▶ _Your instructions_:
The following data has a line with "Researchers tested whether" and a line with "A deep learning". Write out exactly those lines and all the lines between them.

-- Exercise inputs follows --

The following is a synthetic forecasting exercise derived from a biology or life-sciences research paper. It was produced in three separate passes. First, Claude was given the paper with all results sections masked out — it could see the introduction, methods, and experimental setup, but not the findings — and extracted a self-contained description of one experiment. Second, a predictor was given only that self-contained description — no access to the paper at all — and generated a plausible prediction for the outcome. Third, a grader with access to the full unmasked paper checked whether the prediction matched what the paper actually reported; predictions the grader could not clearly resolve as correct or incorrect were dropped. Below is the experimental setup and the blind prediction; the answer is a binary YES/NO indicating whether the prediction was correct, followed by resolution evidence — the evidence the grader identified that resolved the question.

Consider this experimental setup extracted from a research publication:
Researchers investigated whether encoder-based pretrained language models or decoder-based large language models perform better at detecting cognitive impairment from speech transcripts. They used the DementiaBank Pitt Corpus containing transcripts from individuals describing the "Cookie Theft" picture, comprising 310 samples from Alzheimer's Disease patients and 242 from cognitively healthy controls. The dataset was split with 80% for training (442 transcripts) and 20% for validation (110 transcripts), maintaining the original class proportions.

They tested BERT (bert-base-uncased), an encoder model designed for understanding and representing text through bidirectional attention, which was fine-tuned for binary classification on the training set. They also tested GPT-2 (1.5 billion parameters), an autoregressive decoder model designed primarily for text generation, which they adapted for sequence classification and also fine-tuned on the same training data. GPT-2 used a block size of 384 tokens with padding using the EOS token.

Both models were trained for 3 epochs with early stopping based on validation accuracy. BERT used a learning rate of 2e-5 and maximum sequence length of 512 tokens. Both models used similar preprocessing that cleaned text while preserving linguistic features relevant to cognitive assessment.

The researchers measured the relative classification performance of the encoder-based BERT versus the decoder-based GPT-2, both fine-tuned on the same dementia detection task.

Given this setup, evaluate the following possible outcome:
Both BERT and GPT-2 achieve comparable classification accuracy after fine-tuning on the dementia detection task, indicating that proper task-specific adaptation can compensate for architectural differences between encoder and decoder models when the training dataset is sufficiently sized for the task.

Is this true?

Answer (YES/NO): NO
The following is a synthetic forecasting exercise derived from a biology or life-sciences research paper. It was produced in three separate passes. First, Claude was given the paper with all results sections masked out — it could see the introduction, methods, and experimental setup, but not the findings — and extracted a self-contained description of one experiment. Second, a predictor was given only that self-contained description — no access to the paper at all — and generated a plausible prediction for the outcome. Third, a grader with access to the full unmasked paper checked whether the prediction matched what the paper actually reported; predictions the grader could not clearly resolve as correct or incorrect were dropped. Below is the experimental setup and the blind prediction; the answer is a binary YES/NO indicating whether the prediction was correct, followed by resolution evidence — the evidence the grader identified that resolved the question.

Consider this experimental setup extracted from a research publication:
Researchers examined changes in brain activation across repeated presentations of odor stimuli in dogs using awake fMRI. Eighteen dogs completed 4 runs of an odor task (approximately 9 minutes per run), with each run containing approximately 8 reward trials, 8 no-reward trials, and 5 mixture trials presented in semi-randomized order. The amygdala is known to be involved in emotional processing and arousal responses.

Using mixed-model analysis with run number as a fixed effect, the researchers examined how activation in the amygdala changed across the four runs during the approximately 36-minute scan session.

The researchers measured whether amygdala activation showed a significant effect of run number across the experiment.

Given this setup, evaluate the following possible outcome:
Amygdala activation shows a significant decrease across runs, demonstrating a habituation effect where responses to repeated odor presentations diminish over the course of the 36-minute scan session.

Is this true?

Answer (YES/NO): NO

-- Exercise inputs concluded --
-- Exercise inputs follows --

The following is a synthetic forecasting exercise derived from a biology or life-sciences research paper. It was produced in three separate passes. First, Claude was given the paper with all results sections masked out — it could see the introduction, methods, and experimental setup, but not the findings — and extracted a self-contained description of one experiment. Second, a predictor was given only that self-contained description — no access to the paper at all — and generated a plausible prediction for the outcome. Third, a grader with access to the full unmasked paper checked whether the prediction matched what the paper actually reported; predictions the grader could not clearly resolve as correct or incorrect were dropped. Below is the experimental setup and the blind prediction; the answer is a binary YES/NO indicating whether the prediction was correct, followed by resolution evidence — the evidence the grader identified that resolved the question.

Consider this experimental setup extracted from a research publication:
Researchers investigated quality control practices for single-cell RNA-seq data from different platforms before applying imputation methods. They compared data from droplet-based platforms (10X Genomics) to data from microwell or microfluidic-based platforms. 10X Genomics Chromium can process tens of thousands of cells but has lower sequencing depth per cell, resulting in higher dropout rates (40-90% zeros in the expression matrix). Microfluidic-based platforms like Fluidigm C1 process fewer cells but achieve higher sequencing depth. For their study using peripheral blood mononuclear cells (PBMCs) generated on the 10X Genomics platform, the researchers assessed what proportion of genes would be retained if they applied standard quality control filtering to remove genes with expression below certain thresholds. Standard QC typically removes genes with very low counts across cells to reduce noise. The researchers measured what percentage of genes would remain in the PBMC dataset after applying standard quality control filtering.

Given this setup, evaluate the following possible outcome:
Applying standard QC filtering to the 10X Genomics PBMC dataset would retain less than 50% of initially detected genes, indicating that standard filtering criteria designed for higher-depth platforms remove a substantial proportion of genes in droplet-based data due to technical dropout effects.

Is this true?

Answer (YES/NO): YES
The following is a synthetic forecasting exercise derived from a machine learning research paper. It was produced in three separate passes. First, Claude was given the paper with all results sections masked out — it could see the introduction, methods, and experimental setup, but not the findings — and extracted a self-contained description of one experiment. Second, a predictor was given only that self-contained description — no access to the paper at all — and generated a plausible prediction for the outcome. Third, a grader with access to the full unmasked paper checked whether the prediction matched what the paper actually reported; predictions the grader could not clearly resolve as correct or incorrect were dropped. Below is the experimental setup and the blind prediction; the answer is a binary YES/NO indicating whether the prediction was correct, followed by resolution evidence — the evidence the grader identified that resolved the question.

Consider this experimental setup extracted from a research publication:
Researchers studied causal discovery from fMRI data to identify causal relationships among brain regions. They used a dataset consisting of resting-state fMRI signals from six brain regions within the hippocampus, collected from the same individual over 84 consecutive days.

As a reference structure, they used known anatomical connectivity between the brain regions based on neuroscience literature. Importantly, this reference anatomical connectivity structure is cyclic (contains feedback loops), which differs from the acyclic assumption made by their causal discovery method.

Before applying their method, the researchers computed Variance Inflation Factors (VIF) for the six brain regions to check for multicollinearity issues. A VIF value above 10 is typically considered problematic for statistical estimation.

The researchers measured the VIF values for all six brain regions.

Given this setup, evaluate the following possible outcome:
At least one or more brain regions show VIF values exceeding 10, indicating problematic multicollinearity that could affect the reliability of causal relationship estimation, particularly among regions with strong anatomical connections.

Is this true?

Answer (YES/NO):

-- Exercise inputs concluded --
-- Exercise inputs follows --

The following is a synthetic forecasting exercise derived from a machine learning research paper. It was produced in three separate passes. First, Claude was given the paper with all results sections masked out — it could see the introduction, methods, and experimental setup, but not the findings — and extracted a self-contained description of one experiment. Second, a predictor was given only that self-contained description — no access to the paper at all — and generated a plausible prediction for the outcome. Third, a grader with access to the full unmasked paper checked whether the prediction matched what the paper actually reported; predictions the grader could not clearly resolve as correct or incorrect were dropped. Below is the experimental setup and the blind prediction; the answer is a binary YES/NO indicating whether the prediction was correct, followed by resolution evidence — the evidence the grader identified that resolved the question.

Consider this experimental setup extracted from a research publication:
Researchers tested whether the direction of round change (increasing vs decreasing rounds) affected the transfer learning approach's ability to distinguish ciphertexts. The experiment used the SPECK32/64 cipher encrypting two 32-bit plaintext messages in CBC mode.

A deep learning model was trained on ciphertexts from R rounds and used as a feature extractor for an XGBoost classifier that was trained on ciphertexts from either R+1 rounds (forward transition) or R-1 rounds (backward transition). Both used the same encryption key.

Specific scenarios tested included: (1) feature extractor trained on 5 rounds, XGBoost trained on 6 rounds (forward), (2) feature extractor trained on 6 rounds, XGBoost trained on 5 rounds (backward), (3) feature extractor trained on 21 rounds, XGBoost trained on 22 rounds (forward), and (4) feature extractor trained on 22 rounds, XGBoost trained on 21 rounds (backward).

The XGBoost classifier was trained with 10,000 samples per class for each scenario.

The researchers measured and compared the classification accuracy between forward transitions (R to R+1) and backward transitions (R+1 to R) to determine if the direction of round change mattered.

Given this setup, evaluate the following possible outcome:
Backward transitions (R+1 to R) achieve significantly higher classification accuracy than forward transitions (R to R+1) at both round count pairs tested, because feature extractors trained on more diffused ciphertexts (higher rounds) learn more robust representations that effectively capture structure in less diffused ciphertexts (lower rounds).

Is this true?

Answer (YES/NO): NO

-- Exercise inputs concluded --

▶ _Answer_:
Researchers tested whether the direction of round change (increasing vs decreasing rounds) affected the transfer learning approach's ability to distinguish ciphertexts. The experiment used the SPECK32/64 cipher encrypting two 32-bit plaintext messages in CBC mode.

A deep learning model was trained on ciphertexts from R rounds and used as a feature extractor for an XGBoost classifier that was trained on ciphertexts from either R+1 rounds (forward transition) or R-1 rounds (backward transition). Both used the same encryption key.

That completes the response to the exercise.